» Problem description:
Copy the data from the line containing "Which is farthest from the seated" through the end of the data, both ends included, and leave the pictures out of your copy.

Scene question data

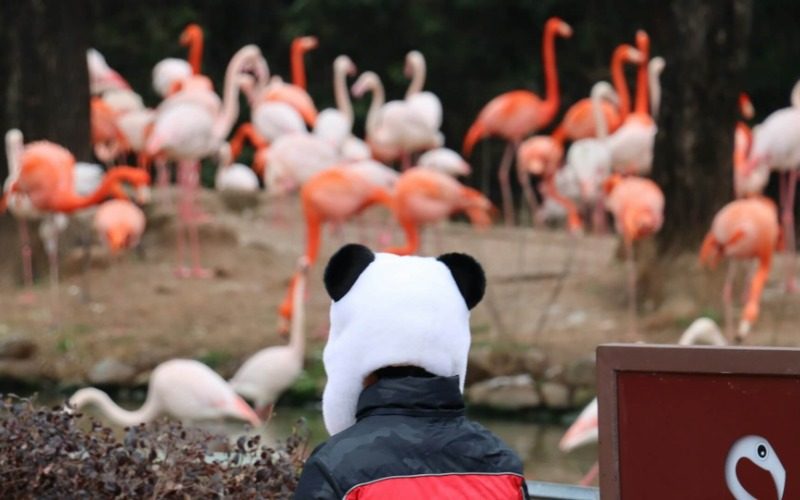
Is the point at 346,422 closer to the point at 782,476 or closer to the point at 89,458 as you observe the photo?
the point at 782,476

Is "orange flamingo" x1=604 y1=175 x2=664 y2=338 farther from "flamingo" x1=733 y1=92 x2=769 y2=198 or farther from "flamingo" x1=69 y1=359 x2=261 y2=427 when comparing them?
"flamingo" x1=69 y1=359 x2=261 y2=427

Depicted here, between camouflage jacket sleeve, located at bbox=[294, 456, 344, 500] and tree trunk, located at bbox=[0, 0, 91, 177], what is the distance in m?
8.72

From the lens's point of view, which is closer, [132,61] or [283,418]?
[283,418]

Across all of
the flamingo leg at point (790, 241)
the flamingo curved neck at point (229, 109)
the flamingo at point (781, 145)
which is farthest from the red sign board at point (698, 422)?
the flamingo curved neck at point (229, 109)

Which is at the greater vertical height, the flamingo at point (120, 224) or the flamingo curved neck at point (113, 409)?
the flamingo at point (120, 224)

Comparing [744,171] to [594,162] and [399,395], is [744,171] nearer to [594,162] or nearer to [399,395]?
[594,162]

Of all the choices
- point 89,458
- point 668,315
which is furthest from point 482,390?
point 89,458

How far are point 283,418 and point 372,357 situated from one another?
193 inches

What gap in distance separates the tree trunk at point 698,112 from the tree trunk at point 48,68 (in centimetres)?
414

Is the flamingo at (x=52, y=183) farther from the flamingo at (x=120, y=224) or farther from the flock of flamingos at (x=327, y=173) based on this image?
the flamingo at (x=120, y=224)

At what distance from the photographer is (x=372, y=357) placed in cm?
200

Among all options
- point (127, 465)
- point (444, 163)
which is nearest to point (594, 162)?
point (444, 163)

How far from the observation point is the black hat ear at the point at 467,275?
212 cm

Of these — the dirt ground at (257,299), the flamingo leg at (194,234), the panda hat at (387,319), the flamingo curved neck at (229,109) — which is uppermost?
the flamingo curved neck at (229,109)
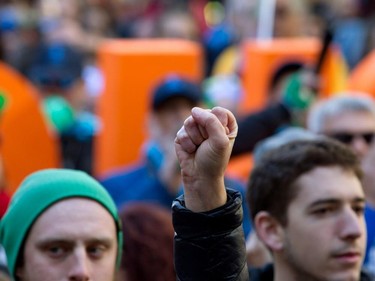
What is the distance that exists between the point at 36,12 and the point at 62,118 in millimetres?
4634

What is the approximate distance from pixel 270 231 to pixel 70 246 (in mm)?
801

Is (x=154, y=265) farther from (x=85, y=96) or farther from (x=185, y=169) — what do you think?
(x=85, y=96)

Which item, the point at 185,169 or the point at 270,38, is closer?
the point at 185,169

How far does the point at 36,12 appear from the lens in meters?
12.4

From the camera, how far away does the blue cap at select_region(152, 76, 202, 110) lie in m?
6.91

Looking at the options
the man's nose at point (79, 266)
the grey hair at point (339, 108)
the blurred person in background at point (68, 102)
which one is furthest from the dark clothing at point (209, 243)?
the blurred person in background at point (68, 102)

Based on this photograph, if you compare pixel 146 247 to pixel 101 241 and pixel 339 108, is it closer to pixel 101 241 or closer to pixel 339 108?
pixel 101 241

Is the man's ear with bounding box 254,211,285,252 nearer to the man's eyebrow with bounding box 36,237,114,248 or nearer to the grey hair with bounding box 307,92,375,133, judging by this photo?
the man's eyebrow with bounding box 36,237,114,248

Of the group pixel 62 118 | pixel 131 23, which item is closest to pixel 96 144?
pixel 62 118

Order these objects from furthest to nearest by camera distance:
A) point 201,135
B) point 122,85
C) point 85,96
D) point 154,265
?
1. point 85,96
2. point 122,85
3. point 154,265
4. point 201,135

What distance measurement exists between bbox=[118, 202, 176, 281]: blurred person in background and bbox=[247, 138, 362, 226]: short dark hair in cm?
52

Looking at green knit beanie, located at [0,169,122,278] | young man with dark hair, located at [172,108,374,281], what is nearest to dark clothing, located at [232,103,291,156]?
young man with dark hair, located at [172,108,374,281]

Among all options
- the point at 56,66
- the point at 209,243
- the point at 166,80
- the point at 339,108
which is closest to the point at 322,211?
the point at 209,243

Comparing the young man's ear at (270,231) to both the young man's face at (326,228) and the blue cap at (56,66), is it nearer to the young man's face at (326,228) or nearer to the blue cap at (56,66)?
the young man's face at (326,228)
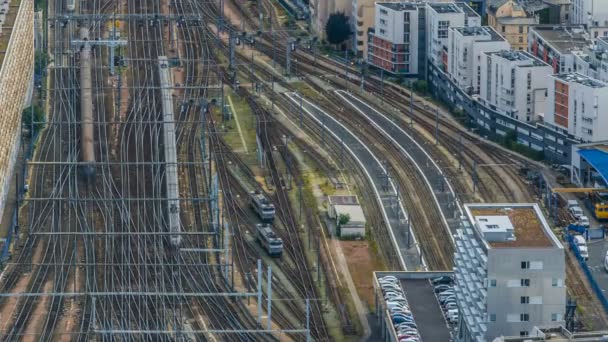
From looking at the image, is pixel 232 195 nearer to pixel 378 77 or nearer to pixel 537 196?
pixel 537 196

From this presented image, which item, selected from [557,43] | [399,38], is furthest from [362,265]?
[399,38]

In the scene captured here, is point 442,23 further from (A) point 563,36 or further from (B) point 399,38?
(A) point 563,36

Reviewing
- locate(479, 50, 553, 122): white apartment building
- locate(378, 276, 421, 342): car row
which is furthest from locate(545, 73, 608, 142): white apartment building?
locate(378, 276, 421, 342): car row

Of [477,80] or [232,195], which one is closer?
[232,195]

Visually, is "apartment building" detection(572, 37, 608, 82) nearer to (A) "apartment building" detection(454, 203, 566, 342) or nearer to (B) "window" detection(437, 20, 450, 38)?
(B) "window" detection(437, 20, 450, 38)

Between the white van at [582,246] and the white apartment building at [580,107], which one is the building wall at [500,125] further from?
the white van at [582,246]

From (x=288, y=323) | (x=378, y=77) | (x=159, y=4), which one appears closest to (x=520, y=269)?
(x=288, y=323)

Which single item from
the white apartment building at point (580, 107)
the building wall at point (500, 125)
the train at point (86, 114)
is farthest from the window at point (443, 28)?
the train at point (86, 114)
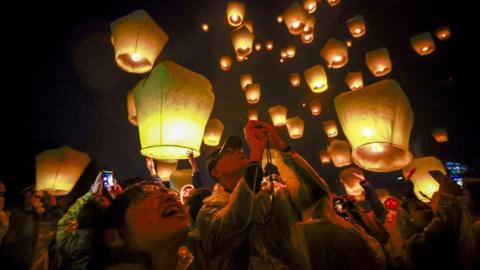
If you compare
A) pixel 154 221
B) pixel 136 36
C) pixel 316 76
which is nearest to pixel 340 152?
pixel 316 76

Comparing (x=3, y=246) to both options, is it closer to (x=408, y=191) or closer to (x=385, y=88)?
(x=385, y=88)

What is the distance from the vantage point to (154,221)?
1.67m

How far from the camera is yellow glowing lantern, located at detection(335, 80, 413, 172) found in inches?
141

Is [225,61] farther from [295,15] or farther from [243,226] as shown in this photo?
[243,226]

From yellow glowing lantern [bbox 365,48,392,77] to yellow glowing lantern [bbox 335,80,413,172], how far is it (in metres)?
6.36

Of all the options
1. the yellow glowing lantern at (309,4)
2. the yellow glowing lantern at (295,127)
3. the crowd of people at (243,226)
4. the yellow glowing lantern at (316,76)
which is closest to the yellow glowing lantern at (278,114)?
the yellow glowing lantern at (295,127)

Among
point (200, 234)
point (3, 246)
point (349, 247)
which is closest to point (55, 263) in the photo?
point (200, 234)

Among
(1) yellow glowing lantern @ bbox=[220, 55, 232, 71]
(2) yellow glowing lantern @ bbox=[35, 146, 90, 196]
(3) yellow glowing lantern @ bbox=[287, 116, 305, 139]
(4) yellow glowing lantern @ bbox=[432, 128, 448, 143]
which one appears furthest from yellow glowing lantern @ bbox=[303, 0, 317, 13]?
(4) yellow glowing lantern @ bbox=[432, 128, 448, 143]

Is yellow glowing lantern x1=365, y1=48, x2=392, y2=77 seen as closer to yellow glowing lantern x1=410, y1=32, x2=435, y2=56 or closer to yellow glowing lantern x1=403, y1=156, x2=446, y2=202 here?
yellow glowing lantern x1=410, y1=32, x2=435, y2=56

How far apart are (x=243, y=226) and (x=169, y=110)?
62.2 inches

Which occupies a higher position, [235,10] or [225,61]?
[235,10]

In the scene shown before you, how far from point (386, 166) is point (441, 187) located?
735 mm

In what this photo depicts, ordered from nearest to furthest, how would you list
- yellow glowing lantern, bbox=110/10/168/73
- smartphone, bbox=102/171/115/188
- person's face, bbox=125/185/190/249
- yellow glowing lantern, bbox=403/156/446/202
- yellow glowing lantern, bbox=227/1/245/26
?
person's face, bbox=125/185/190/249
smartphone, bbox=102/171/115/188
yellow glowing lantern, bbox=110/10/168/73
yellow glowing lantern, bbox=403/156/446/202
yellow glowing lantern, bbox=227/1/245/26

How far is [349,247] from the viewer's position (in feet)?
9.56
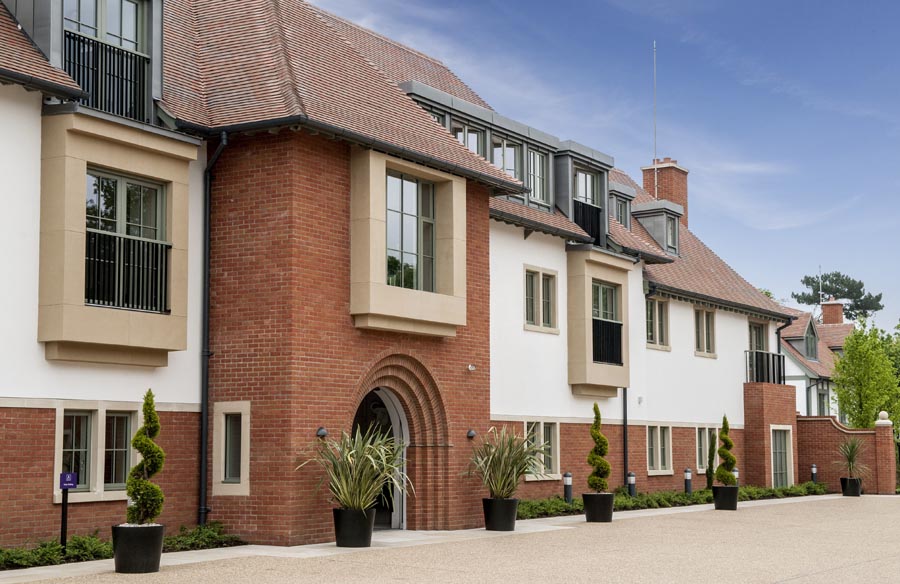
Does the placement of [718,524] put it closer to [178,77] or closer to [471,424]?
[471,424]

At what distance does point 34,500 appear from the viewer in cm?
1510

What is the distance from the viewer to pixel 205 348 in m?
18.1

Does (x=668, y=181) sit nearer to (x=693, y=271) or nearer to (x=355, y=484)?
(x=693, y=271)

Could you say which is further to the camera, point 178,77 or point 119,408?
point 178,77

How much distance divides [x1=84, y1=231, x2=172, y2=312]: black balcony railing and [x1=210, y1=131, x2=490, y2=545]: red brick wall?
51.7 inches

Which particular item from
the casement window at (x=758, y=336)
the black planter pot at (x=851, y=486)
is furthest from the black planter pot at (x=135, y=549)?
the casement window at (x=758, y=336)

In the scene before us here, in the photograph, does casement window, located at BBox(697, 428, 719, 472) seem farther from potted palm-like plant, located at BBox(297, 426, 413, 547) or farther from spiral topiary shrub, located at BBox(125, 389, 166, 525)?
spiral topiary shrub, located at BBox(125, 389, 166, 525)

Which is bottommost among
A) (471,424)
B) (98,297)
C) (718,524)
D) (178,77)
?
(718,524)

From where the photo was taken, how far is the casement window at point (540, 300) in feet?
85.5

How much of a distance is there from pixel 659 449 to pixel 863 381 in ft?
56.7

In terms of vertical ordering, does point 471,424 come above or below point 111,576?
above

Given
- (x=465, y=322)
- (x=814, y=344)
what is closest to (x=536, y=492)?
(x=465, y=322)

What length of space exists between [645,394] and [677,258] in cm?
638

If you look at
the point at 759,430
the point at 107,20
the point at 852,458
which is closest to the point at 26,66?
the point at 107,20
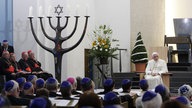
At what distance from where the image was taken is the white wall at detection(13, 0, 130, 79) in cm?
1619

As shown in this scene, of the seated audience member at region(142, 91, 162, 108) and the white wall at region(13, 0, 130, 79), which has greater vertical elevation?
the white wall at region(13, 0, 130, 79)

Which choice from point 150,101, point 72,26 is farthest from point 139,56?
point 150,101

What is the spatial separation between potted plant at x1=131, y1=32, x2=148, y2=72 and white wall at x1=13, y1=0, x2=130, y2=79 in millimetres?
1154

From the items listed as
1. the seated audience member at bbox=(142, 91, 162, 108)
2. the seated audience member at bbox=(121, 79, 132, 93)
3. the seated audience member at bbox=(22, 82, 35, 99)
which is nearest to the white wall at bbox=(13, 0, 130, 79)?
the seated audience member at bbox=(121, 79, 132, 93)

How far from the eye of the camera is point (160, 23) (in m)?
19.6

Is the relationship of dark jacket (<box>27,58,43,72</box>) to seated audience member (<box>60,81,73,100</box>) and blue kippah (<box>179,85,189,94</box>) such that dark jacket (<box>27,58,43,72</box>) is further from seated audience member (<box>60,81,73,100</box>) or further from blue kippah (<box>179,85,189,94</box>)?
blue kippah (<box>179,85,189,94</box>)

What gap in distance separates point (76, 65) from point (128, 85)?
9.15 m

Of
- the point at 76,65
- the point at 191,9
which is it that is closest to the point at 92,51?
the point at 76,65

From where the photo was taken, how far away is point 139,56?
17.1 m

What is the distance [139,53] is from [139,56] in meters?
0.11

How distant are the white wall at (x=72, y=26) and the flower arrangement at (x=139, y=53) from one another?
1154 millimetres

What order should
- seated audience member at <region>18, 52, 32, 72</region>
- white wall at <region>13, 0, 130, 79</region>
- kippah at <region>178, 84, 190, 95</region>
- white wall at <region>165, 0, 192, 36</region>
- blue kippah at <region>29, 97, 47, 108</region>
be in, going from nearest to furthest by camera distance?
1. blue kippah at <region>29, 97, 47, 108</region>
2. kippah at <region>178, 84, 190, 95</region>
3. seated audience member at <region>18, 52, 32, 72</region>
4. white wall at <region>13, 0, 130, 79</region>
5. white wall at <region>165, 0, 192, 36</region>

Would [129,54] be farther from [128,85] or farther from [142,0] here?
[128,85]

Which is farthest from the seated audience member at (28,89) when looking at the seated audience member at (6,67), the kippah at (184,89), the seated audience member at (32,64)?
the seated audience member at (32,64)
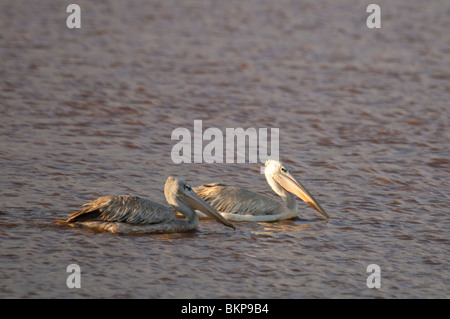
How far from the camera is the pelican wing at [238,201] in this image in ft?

» Full response:
Which is farthest from the seated audience member at (28,89) when looking at the seated audience member at (6,67), the kippah at (184,89), the seated audience member at (32,64)?
the seated audience member at (32,64)
How far from the camera is the pelican wing at [238,201] in this image in ft?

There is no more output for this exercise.